The live multimedia experiment is the brainchild of documentary film producer Smriti Keshari, who started the project with the hope of breaking the paradigm of the modern viewing experience. “I had been thinking for a while about how to challenge this one way of watching a movie, where a viewer sits down and has a movie projected at them,” Keshari told Indiewire on the eve of her premiere. “I’d done some research about that coming out of MIT Media lab, looking at how more and more we are traveling through screens in our daily lives — for example, watching Netflix on our computers — everything is open in the same browser and it’s become a more controlled and isolated viewing experience.”
While doing this research, Keshari read Eric Schlosser’s book “Command and Control,” which captures the state of nuclear armament around the globe. The book left a deep impact on the producer, particularly its revelation that there are 15,000 nuclear weapons spread over nine countries. She also discovered that coverage of this topic lacked the impact and immediacy she felt from reading Schlosser’s book. She quickly reached out to the author, latching onto the subject matter for the multimedia project she envisioned.
“When you tell people the truth about how many nuclear weapons we have ,you realize just how insane it all is,” explained Keshari. “I knew creating a live experience that takes you into the center of the story of nuclear weapons — and takes you through this deeper, visceral experience of what these weapons represent — emphasizes the fact that we are living with these machines designed to erase our existence.”
Keshari collaborated with Schlosser and director Kevin Ford on creating a 55-minute documentary that incorporated archival footage and Schlosser’s research. The artistic element that unifies and modernizes all the desperate elements is the animation created by artist Stanley Donwood, best known for his work with the band Radiohead.
“What Stanley and the animator Kingdom of Ludd, who is his brother, did was give the film an artistic direction,” said Keshari. “They went through thousands and thousands of pages of Eric’s research and brought it to life. Because the film uses archival footage, adding these new colorful, bold elements to it really gives the experience an ever-present nature, while at the same time giving the project as a whole a mesmerizing, hypnotic unifying touch.”

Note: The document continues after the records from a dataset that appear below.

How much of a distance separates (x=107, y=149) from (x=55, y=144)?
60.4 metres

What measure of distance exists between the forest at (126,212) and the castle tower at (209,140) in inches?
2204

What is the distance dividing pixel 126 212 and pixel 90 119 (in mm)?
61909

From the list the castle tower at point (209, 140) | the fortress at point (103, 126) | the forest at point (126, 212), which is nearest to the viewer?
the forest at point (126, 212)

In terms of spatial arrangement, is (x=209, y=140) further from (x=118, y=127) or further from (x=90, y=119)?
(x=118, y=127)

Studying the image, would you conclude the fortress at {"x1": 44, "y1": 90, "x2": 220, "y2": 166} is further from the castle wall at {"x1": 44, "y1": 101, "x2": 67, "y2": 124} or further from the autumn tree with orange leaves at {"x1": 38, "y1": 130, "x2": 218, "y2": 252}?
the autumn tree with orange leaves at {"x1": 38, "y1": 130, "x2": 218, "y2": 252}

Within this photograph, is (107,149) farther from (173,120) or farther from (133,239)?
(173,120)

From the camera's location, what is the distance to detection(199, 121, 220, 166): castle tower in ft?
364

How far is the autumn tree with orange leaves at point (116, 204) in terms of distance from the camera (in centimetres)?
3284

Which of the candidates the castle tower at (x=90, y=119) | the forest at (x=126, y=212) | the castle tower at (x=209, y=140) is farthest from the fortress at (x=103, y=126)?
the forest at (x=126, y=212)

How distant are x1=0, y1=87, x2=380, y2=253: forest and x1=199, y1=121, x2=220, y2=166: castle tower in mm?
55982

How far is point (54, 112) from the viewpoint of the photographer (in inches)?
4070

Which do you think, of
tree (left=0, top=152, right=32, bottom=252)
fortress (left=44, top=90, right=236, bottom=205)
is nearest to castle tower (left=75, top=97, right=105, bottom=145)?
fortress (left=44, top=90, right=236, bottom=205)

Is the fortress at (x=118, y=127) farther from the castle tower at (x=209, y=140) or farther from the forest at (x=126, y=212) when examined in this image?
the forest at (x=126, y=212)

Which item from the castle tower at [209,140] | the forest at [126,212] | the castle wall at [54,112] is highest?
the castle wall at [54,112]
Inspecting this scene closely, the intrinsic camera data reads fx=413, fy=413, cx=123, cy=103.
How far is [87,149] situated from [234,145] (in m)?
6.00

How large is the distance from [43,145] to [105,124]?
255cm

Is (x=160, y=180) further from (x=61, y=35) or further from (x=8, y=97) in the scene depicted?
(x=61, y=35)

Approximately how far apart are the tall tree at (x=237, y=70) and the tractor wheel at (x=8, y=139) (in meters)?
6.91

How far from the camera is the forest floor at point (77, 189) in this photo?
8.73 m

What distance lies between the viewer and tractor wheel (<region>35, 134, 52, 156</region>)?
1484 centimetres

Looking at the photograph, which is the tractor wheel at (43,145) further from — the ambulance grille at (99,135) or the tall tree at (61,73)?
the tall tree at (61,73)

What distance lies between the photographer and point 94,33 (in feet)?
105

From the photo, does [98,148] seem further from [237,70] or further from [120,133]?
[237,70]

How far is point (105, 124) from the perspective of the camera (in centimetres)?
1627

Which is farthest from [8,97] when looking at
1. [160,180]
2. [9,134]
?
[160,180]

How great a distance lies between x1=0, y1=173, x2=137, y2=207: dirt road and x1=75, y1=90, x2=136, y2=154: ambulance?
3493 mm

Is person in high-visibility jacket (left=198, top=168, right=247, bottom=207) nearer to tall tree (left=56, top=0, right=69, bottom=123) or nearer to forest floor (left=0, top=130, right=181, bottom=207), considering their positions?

Donwood’s animation helped Kesharia and Ford create images that travel around the viewer, which at times develops a kaleidoscopic effect and sense of choreography in conjunction with the live music. It’s an experience not unlike virtual reality, which is why this weekend’s performance will be filmed in with 360-degree cameras.
For Keshari, though, it’s the shared experience of the live performance that gives the project its urgency. She’s currently working on bringing it to San Francisco, Los Angeles, London, Berlin, Paris, Sydney, Boston and Santa Fe in the coming year.
“the bomb” premieres at Gotham Hall at 7pm and 10pm tonight and Sunday night as part of The Tribeca Film Festival.